"Wobbly" channels - what is the underlying cause?

I have a now-fully functioning 4900. However, about every few days, two channels get some dropouts on a nozzle check. In this case, it’s the last two channels on the right, VLM and LC. Usually one or the other of them will cause minor trouble. We’re talking about maybe five or six gaps in the lines, enough to be noticeable on the finished print, but far short of evoking “OMFG this %#@^! is head dying” sort of reactions.

If I clean the pair, usually the problematic channel comes good and is solid. Sometimes it takes cleaning the pair twice, but usually not. Unfortunately, fairly often the other of the pair picks up some dropouts. As with the beginning of the scenario, a pair clean or two will clear the now-problematic channel - but in exchange, the just-cleared channel returns to its loused-up state. Or more precisely, some other spots will pop up, not the same ones as at the beginning. Eventually enough cleaning cycles will result in them both being clear, and then real work resumes for a couple of days.

My thought on this is that it seems like air in the lines, but I carefully re-primed those two cartridges, and surely now after several cycles of this and the resulting dozen or so cleaning operations on these two channels, any air that might have been in the lines should now be gone.

Needless to say, this is extremely annoying, and of course it’s quite wasteful of those two channels. (Thankfully they are on the same pair.)

What’s going on here, and how do I prevent the problem?

Please post a nozzle check image. Because VLM and LC are a channel pair, it’s most likely nozzle degradation and not clogs. If the nozzles are gapping in the middle of the nozzle check this is a stronger indication of nozzle degradation but please post.


I’ll post an image when I get home. What causes nozzle degradation? This printer is relatively young, at least in terms of usage.

Here are scans of some of the nozzle prints. I don’t remember precisely which order these were in, although they’re all from the past three or four days.
The current state is:
Don’t worry about the C or PK - they will clean up in one shot. I only care about the VLM and LC channels.

First the good news: Your print head isn’t dying (except for possibly the PK Chanel).

This printer could actually use a PiezoFlush treatment . . . Right now what I see is simply sediment in the dampers that should be gotten rid of by PiezoFlush or preferable new dampers + PiezoFlush + a clean of the wiper blade and under the head.

You most likely also need to do some preemptive maintenance on this bugger by replacing the dampers (selector unit) and cleaning assembly (pump cap station) before flushing. These two things need to be replaced every couple of years on this model to maintain the proper flow and keep the dampers from locking up.

best regards,

I’ll add a note to this. On closer inspection PK and Green look more problematic re: nozzles continuing to drop out across all checks. This printhead needs to be flushed. It’s not good to print with even a single nozzle out.


This printer has seen relatively light use, mostly because it’s been dead most of the time. It says that it’s printed 500 pages, a significant proportion of which - a third? - are nozzle checks. (Thanks to you and Dana for educating me enough to revive it!) I cleaned the capping station last week, and it had far less gunk in it than any of the others (7900, 9900, my friend’s deader-than-a-doornail 4900).

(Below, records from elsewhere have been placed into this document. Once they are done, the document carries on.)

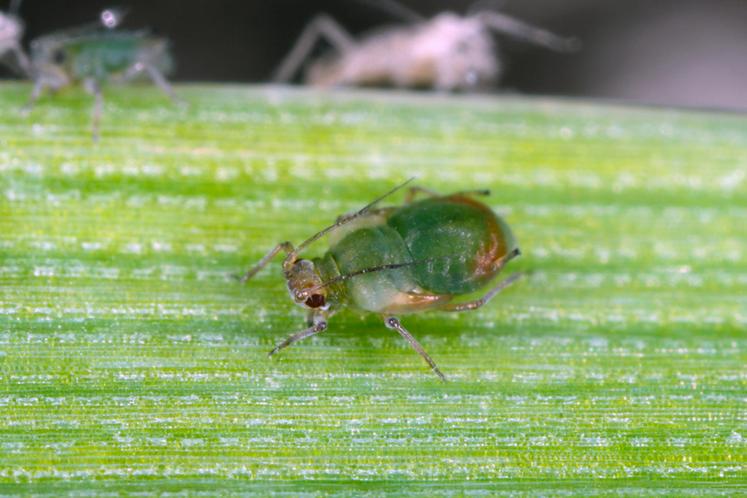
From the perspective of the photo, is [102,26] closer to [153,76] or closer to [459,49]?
[153,76]

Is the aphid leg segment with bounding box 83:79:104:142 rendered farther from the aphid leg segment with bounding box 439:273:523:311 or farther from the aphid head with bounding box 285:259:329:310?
the aphid leg segment with bounding box 439:273:523:311

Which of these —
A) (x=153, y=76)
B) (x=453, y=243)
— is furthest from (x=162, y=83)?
(x=453, y=243)

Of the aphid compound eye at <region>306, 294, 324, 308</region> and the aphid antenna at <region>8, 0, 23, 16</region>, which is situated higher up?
the aphid compound eye at <region>306, 294, 324, 308</region>

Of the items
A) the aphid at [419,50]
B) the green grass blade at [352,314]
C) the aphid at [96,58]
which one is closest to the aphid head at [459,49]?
the aphid at [419,50]

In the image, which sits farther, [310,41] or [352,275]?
[310,41]

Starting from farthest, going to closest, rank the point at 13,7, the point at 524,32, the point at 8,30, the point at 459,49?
the point at 459,49, the point at 524,32, the point at 13,7, the point at 8,30

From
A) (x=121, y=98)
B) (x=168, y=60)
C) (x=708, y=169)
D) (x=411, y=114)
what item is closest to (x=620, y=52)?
(x=708, y=169)

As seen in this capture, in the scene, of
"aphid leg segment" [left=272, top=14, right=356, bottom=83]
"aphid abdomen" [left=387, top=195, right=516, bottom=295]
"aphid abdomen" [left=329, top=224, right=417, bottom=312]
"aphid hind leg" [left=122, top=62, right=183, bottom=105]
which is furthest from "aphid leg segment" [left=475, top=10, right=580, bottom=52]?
"aphid abdomen" [left=329, top=224, right=417, bottom=312]
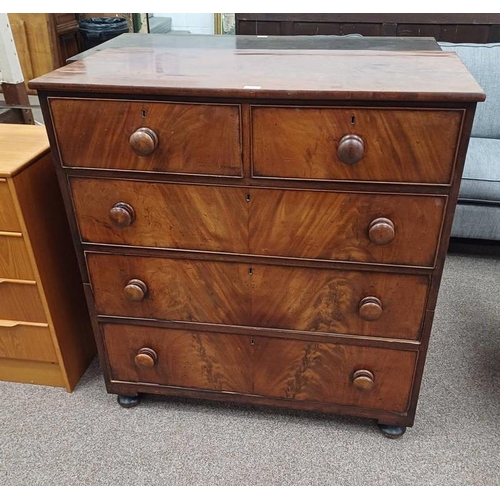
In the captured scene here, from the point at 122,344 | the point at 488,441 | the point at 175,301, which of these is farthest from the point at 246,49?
the point at 488,441

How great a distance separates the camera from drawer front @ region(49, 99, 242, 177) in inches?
37.7

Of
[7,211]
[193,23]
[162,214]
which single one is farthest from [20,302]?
[193,23]

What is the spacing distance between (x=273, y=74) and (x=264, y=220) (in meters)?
0.29

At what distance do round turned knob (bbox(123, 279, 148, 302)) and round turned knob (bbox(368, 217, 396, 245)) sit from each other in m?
0.53

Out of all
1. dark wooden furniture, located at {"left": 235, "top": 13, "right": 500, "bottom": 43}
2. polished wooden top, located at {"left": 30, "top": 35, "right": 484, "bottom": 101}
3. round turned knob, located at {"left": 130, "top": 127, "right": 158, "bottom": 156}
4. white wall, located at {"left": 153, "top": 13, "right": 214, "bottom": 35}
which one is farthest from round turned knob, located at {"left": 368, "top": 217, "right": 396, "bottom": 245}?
white wall, located at {"left": 153, "top": 13, "right": 214, "bottom": 35}

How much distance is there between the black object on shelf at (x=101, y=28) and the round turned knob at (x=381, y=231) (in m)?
3.15

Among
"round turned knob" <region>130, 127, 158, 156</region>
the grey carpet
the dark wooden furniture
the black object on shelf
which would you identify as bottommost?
the grey carpet

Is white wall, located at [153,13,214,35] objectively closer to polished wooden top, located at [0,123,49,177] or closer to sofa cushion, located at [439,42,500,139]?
sofa cushion, located at [439,42,500,139]

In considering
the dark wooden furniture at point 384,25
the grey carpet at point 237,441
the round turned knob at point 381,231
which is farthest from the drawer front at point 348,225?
the dark wooden furniture at point 384,25

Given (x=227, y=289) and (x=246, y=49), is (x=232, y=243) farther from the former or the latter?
(x=246, y=49)

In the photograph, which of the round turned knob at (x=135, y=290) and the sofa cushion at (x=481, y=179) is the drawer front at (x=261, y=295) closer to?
the round turned knob at (x=135, y=290)

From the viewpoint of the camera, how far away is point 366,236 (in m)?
1.03

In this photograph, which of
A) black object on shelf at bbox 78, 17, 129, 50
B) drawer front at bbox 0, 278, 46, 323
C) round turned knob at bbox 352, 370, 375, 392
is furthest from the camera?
black object on shelf at bbox 78, 17, 129, 50

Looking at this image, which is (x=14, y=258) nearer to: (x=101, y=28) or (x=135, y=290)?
(x=135, y=290)
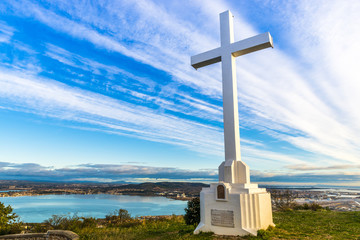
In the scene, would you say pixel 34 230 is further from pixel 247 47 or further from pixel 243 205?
pixel 247 47

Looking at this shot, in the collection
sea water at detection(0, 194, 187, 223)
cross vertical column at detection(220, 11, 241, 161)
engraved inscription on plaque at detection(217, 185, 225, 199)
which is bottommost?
sea water at detection(0, 194, 187, 223)

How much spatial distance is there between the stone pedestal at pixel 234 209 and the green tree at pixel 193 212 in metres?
1.71

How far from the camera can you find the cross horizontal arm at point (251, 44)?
32.9 ft

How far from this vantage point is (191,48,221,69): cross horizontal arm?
36.9ft

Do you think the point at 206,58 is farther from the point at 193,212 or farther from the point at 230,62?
the point at 193,212

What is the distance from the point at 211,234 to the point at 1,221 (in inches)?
373

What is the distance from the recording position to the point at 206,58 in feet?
37.9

I also swabbed out the dampers, although I’ll admit to probably not having done a terrific job on it.

Could I get away with replacing the dampers, and then doing the PF ONLY on the two channels?

What are the chances of the PK actually being near death? (I realize that this is predicting the future.) If I have channels go out on this printer, I’m unlikely to perform heroics to save it. I’d probably flush it and stash it in the basement (fully climate controlled) in case the Piezography 9900 dies. For color printing I’d almost certainly get a new printer, although I’d be pretty burned up to be doing so.

Don’t worry about PK and G for the moment. I haven’t tried clearing them. I am pretty confident that they will clear if I clean them. The VLM and LC have been problematic and I wanted to clear them before attempting to mess with anything else. If I get VLM and LC cleared, I’ll do the PK and G ones.

I see. Then yeah, if your cleaning assembly is able to get all nozzles back, the cleaning assembly is not the problem and the problem lies in dampers/head (one or both but the dampers go first generally). Best way to do this is replace dampers, do a flush if you can, and see that all nozzles print well over a period of some time. If no, store the printer as backup. If yes, put back into ink.

I’ve taken this leap with 4900s too many times but generally it has paid off.


I don’t mind changing the capping station while the hood is open to change the dampers, but what about the idea of flushing only the VLM/LC channels? Rather than the straightforward way of loading a full set of carts with PF, doing an initial fill, then going back to the ink carts and doing another initial fill, could I short-cut it? Ie replace the parts, clean the head. Get TWO carts for PF, load them with PF, do however many power-pair-clean on VLM/LC will “initial fill” just those lines, then go back to ink for those two carts and power-pair-clean them to reload the ink into those lines.